▶ _SOURCE MATERIAL_:

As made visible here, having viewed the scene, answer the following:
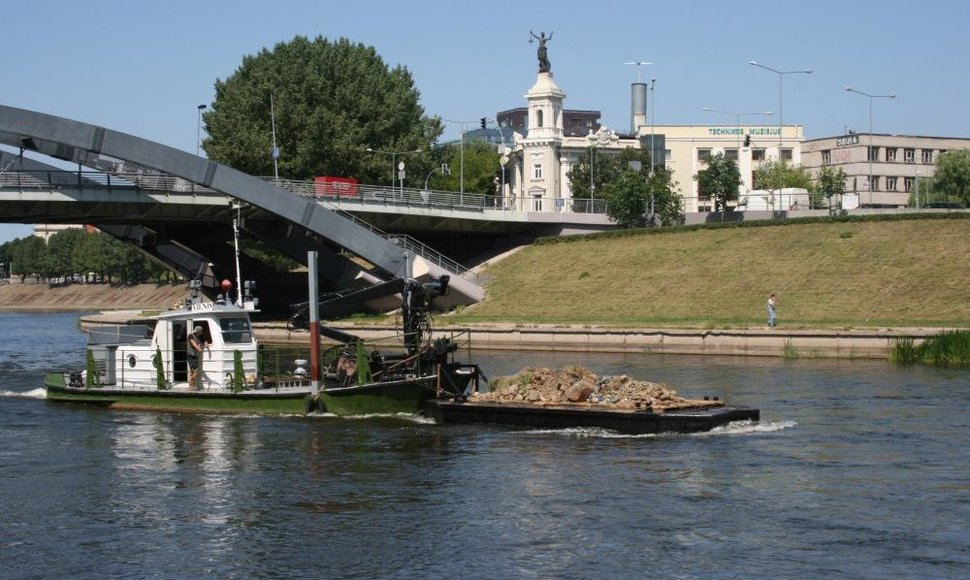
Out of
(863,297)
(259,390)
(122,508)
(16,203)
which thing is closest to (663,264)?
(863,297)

==

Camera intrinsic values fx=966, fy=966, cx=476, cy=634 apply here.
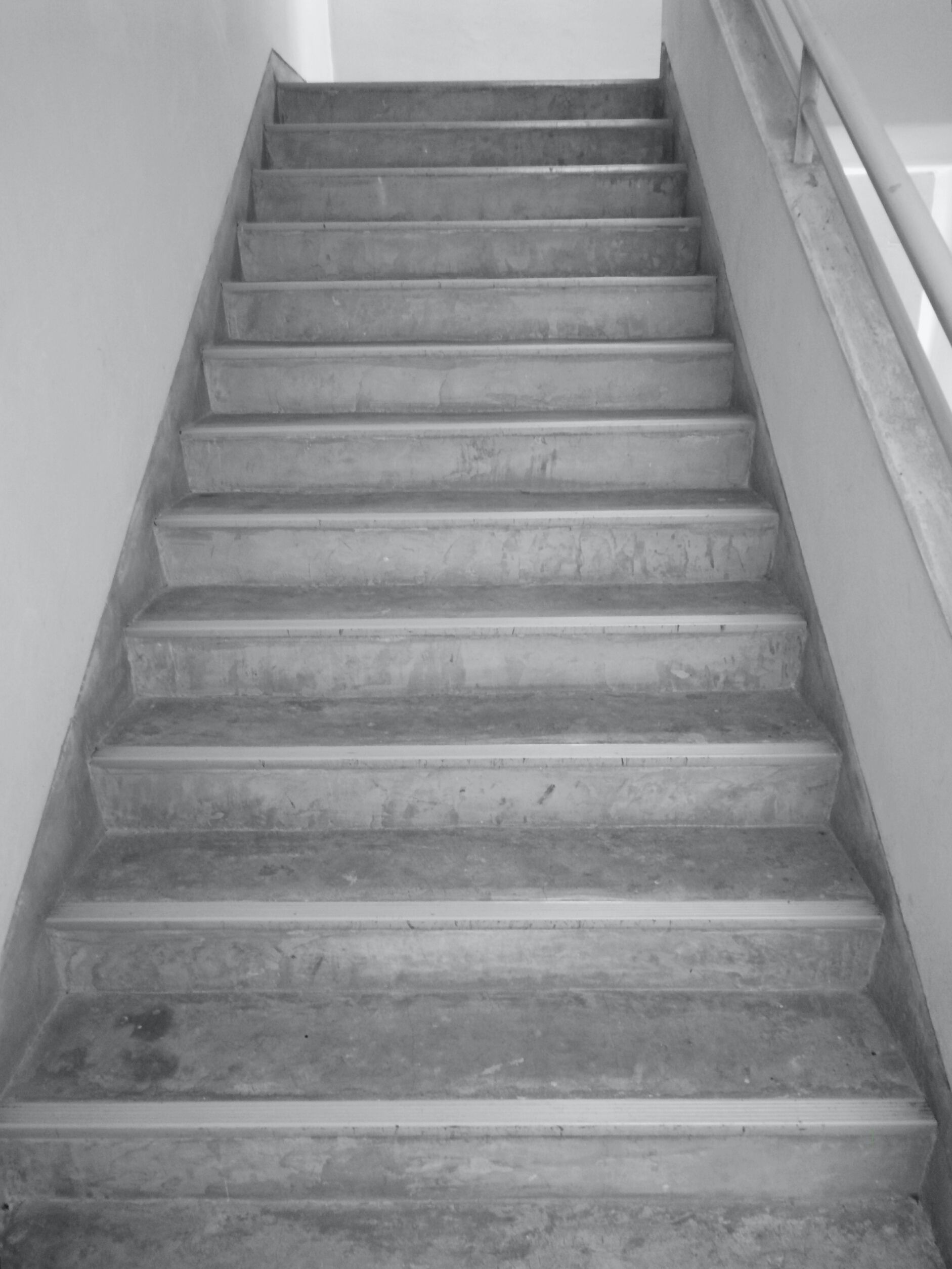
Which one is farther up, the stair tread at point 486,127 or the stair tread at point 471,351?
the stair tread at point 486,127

▶ _EXERCISE DIRECTIONS_:
Count the lines in the records that contain the word "tread" and reply with only that number.

▶ _TASK RESULT_:
2